Herbicide-resistant weeds represent a significant challenge to modern agriculture. The need for innovative and sustainable weed management strategies has become increasingly pressing as the threat of herbicide-resistant weeds continues to escalate. Unmanned aerial vehicles (UAVs) and various sensors have become indispensable tools in plant phenotyping studies. In this study, a comprehensive resistance score (CRS) was proposed to effectively quantify weed resistance in the field. Multimodal data fusion and deep learning were utilized to perform regression of CRS, three different fusion methods for 3D-CNN and 2D-CNN to extract and fuse multimodal information collected by UAVs including spectral, structural, and texture information for weed resistance.

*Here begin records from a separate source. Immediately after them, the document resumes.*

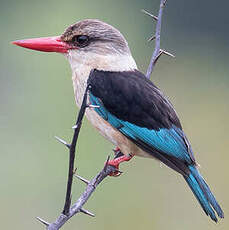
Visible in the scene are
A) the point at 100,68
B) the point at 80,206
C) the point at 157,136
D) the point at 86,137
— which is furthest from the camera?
the point at 86,137

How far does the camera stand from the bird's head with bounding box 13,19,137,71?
17.1 ft

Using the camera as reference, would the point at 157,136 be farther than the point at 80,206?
Yes

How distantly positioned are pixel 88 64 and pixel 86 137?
467 cm

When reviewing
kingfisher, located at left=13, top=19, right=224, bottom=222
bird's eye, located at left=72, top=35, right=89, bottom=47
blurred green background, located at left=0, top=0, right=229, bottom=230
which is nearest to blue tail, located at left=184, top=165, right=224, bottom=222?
kingfisher, located at left=13, top=19, right=224, bottom=222

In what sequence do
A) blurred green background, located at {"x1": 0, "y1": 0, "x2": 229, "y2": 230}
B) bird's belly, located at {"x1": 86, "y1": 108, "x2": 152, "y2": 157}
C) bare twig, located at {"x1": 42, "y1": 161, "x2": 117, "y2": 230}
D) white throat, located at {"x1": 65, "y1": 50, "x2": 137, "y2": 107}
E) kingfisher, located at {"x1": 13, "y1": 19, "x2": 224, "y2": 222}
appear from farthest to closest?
blurred green background, located at {"x1": 0, "y1": 0, "x2": 229, "y2": 230} → white throat, located at {"x1": 65, "y1": 50, "x2": 137, "y2": 107} → bird's belly, located at {"x1": 86, "y1": 108, "x2": 152, "y2": 157} → kingfisher, located at {"x1": 13, "y1": 19, "x2": 224, "y2": 222} → bare twig, located at {"x1": 42, "y1": 161, "x2": 117, "y2": 230}

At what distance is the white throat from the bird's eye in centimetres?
5

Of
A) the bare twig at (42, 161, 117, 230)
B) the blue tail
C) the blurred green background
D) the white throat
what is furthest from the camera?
the blurred green background

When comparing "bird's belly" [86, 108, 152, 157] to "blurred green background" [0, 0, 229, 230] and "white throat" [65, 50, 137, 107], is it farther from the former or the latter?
"blurred green background" [0, 0, 229, 230]

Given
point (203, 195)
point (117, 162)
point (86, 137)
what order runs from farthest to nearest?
1. point (86, 137)
2. point (117, 162)
3. point (203, 195)

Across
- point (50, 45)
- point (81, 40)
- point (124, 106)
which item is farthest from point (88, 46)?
point (124, 106)

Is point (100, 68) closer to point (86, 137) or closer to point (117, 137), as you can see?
point (117, 137)

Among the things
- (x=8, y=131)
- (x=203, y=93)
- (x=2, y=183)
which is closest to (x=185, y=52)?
(x=203, y=93)

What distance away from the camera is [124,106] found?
498 cm

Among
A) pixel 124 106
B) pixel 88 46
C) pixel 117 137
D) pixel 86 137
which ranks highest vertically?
pixel 88 46
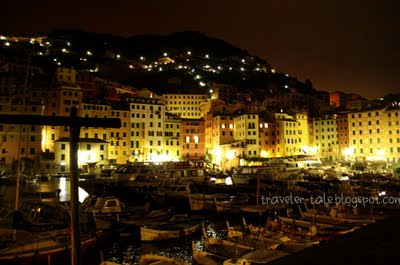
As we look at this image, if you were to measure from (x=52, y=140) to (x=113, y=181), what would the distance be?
1202 inches

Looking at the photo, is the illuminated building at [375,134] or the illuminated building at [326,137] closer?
the illuminated building at [375,134]

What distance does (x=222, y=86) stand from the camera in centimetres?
12988

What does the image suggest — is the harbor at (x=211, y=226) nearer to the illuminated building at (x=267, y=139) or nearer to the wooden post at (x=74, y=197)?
the wooden post at (x=74, y=197)

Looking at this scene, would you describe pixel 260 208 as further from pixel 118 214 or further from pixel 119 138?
pixel 119 138

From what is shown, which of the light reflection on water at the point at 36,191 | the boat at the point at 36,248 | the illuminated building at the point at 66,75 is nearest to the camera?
the boat at the point at 36,248

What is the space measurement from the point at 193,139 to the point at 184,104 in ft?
99.1

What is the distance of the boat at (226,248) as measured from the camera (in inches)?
599

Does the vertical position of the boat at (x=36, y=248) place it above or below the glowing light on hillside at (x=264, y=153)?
below

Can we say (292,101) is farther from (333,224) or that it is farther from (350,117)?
(333,224)

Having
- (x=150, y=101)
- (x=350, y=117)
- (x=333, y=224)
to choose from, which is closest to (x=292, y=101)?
(x=350, y=117)

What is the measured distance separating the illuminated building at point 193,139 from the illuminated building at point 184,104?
25.6 m

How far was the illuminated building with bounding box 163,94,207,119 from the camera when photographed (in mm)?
120294

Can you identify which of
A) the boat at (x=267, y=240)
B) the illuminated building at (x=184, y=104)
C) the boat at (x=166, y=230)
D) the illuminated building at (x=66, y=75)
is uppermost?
the illuminated building at (x=66, y=75)

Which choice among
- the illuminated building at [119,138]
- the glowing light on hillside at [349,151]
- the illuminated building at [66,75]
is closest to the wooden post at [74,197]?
the illuminated building at [119,138]
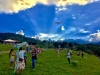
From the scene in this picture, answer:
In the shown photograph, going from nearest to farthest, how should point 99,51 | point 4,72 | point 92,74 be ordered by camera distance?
point 4,72 < point 92,74 < point 99,51

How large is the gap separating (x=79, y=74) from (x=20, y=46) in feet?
38.0

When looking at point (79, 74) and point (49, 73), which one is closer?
point (49, 73)

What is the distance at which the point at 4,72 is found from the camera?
98.7 ft

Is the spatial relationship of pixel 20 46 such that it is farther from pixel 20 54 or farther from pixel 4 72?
pixel 4 72

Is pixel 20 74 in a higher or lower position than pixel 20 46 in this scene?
lower

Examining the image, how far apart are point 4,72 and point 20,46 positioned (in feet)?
14.0

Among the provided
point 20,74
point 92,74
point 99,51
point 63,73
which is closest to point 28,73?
point 20,74

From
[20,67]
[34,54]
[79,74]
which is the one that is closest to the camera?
[20,67]

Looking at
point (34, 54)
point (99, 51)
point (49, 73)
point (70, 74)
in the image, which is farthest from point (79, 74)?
point (99, 51)

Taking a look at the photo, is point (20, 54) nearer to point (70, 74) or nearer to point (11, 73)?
point (11, 73)

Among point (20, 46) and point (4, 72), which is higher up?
point (20, 46)

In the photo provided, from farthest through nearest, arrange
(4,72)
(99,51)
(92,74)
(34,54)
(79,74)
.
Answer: (99,51)
(92,74)
(79,74)
(34,54)
(4,72)

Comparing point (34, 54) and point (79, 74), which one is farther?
point (79, 74)

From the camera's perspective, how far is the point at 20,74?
2895cm
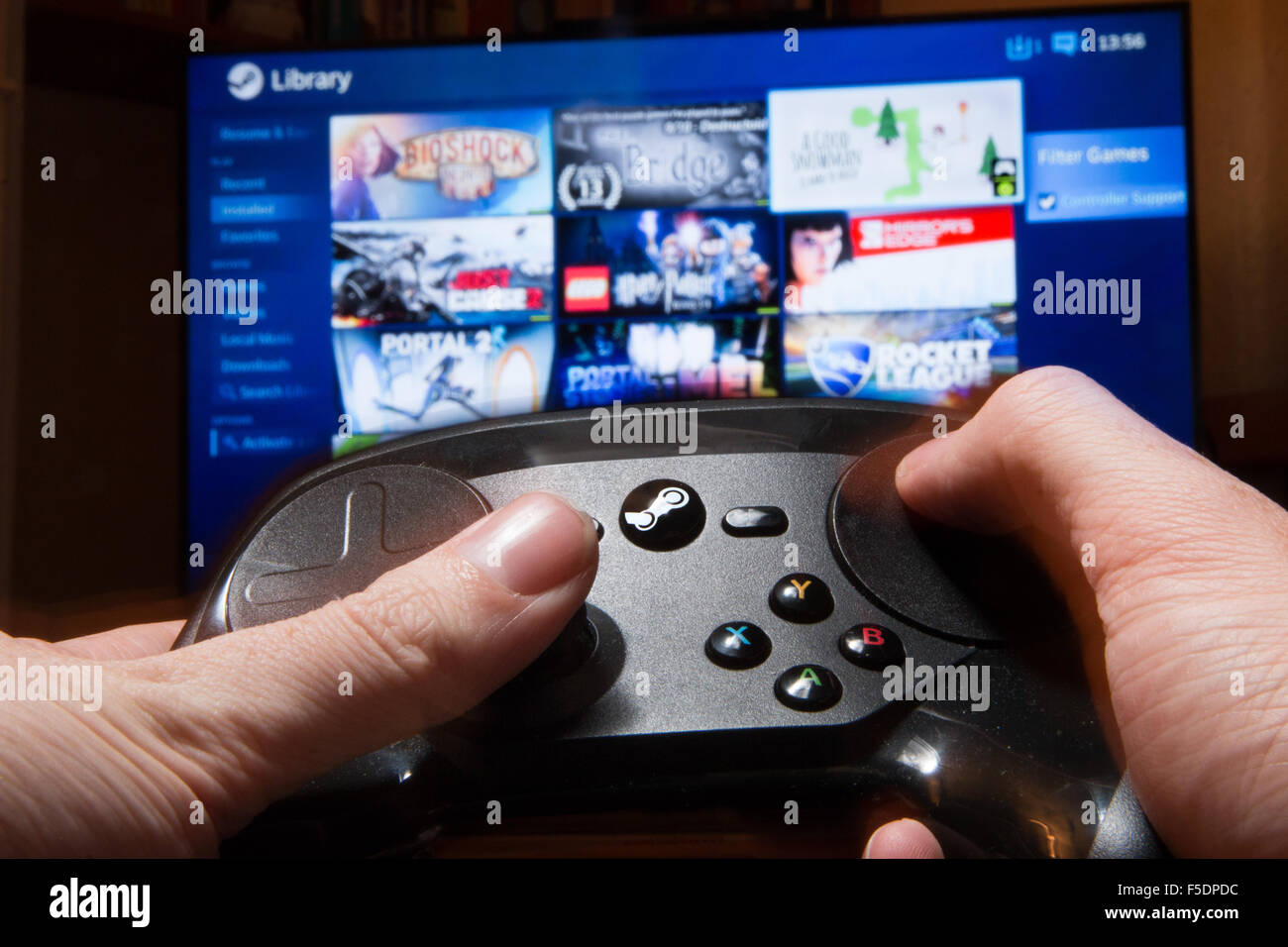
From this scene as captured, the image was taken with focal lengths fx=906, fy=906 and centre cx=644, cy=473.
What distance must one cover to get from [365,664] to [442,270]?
0.67m

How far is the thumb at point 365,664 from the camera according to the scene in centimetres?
25

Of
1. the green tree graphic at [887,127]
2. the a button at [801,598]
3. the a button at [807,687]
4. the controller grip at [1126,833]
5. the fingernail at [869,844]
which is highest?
the green tree graphic at [887,127]

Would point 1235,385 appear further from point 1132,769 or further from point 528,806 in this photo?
point 528,806

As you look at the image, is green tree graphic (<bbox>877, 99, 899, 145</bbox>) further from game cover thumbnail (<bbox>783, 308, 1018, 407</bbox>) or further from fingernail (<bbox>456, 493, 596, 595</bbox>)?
fingernail (<bbox>456, 493, 596, 595</bbox>)

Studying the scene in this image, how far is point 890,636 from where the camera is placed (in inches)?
12.4

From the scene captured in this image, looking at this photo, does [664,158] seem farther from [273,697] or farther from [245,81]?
[273,697]

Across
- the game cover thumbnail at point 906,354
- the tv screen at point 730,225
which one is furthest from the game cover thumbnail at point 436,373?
the game cover thumbnail at point 906,354

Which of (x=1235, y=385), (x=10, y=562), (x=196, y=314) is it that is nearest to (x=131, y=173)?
(x=196, y=314)

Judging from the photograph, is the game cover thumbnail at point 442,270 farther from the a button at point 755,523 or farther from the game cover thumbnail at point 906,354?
the a button at point 755,523

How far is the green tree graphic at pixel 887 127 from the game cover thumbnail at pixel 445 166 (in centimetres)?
32

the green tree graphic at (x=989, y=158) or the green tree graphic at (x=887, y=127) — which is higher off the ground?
the green tree graphic at (x=887, y=127)

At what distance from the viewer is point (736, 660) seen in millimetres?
308

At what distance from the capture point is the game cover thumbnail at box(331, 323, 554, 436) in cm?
87

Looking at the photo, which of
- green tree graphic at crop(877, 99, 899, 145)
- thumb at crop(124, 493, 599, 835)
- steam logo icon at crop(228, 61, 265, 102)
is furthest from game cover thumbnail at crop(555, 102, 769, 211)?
thumb at crop(124, 493, 599, 835)
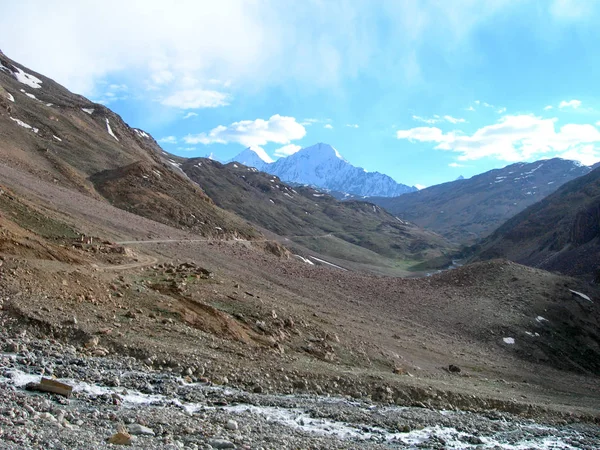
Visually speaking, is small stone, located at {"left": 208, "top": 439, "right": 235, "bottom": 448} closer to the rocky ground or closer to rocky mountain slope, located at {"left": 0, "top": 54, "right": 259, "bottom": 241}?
the rocky ground

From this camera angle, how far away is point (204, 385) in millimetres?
14320

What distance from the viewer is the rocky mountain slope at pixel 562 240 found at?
94.8 meters

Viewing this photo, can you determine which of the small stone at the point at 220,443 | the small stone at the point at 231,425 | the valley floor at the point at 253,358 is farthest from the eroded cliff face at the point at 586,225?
the small stone at the point at 220,443

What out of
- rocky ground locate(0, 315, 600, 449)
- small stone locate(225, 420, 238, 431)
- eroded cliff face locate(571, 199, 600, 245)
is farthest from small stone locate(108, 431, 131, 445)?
eroded cliff face locate(571, 199, 600, 245)

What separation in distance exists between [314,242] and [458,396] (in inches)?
5967

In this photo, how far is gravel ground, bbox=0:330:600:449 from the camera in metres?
9.36

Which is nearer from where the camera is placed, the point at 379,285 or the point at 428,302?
the point at 428,302

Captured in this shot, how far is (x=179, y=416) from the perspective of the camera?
1134cm

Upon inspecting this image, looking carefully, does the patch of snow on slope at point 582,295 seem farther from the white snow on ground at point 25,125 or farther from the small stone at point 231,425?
the white snow on ground at point 25,125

Our findings demonstrate that (1) discernible differences in spectral response exist between susceptible and resistant weeds, with the optimal band for the Successive Projections Algorithm (SPA) selection coinciding with the optimal band for resistance expression band; (2) resistance assessment accuracy is enhanced through multimodal data fusion, with the late deep fusion network exhibiting the best accuracy, R2 of 0.777 and RMSE of 0.547; (3) the multimodal fusion network model displays robust adaptability in resistance assessment across varying densities and effectively generates weed resistance map. Overall, this research demonstrates the effectiveness of using multimodal data fusion and CRS, combined with deep learning for achieving accurate and reliable weed resistance assessment in agricultural fields.